__THE EXERCISE__.
Repeat exactly the lines from the line containing "From this angle, is" to the last line of the listing, including both.

__AVAILABLE DATA__.
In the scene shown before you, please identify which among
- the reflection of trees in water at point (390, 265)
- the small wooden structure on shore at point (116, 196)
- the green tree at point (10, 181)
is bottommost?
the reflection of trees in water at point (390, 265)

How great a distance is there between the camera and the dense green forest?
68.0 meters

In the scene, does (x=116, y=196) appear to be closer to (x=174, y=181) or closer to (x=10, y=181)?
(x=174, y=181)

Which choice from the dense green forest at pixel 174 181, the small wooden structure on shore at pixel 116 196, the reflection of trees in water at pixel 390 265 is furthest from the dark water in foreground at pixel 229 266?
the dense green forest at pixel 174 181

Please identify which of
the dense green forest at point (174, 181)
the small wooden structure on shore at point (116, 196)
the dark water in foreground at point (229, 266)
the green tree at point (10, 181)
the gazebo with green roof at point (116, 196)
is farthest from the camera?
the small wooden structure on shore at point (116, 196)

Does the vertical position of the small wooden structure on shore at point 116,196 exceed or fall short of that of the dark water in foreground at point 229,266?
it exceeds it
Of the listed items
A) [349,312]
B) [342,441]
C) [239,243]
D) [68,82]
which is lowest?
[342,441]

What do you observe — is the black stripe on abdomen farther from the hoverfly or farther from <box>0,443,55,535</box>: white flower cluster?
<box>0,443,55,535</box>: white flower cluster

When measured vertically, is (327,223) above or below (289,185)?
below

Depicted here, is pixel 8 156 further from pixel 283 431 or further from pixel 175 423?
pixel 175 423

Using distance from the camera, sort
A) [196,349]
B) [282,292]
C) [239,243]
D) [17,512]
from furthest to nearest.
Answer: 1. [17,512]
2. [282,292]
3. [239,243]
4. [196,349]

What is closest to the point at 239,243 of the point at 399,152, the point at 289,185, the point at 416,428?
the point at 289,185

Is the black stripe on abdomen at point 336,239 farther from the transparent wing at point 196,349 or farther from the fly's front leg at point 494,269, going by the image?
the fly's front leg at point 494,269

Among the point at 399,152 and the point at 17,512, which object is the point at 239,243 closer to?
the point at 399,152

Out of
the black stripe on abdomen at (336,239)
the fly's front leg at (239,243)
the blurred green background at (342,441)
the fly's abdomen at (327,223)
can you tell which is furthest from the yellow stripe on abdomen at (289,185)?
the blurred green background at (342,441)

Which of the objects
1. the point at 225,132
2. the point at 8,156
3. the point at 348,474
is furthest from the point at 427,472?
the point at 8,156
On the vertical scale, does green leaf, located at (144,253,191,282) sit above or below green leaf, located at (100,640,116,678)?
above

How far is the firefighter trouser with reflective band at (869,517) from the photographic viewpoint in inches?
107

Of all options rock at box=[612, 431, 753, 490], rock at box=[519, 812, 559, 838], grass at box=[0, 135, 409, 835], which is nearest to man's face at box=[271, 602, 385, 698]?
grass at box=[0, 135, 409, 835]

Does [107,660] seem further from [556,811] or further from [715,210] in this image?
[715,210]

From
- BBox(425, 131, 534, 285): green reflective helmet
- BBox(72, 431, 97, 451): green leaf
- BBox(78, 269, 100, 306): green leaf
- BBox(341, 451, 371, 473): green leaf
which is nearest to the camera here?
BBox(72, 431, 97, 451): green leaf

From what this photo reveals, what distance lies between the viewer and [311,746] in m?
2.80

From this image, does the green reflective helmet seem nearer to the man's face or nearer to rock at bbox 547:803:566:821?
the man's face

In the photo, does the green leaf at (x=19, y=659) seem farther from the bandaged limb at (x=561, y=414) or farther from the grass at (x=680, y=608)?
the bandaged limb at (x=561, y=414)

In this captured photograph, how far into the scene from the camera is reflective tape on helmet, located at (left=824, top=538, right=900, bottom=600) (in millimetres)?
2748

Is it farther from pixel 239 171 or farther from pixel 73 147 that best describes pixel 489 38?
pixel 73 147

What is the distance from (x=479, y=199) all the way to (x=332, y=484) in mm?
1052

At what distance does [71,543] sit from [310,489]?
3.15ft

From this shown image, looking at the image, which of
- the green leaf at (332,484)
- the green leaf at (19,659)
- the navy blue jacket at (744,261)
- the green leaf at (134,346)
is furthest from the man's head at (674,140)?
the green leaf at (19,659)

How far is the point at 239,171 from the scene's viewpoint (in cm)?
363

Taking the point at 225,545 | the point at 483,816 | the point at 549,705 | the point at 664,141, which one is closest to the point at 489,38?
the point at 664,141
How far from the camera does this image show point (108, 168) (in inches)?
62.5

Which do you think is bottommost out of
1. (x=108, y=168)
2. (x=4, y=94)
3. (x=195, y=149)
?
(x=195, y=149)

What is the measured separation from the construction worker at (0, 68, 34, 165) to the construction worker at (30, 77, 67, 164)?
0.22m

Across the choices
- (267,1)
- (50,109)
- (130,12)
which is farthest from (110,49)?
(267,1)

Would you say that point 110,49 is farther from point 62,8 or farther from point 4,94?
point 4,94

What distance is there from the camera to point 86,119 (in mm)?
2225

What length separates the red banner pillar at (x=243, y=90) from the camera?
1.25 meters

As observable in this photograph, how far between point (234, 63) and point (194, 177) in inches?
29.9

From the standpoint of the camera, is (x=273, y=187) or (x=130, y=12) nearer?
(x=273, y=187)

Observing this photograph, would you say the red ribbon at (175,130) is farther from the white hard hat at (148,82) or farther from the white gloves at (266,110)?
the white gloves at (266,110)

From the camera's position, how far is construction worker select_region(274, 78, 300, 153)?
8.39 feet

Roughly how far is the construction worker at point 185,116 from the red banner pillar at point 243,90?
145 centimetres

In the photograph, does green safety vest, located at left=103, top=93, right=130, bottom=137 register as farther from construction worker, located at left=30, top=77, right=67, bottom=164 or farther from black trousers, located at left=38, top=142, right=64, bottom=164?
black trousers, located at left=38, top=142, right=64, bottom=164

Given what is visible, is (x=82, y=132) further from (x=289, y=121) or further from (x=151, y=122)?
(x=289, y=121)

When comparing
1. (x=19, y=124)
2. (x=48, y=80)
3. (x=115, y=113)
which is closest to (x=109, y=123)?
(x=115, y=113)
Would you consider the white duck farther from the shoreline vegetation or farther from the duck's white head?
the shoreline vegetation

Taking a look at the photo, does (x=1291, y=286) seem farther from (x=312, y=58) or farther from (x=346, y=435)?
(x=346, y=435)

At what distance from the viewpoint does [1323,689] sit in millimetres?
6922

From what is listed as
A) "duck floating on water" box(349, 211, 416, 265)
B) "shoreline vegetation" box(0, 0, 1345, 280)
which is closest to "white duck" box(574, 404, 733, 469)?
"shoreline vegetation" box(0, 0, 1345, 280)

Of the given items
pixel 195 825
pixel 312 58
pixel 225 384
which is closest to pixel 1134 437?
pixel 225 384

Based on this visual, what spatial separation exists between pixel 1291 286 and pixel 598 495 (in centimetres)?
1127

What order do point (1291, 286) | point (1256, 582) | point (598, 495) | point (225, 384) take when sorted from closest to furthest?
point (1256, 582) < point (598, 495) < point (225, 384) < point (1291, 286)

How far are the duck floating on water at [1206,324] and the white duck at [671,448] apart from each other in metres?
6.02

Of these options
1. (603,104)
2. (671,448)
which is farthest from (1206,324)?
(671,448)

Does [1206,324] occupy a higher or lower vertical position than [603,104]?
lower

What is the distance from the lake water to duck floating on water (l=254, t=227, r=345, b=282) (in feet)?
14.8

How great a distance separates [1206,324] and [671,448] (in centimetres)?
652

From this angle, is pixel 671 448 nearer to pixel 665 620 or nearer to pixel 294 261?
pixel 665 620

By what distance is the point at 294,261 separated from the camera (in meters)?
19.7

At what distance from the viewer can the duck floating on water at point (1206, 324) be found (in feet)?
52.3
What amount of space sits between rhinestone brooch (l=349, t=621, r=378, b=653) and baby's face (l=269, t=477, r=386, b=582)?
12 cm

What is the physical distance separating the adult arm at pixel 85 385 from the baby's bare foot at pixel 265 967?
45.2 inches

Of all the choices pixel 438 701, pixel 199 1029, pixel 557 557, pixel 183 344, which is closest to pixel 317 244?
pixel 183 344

__COMPLETED TASK__.
From this angle, is pixel 671 448 nearer to pixel 665 620 or nearer to pixel 294 261?
pixel 665 620

By what distance is the point at 294,261 separated from the camera (in meters)?
19.7

At what distance from the viewer can the duck floating on water at point (1206, 324) be found (in feet)?
52.3
What amount of space sits between rhinestone brooch (l=349, t=621, r=378, b=653) and baby's face (l=269, t=477, r=386, b=582)?
12 cm

What is the physical distance separating the adult arm at pixel 85 385 from the baby's bare foot at pixel 265 967?
45.2 inches

Of all the choices pixel 438 701, pixel 199 1029, pixel 557 557, pixel 183 344, which is closest to pixel 317 244?
pixel 183 344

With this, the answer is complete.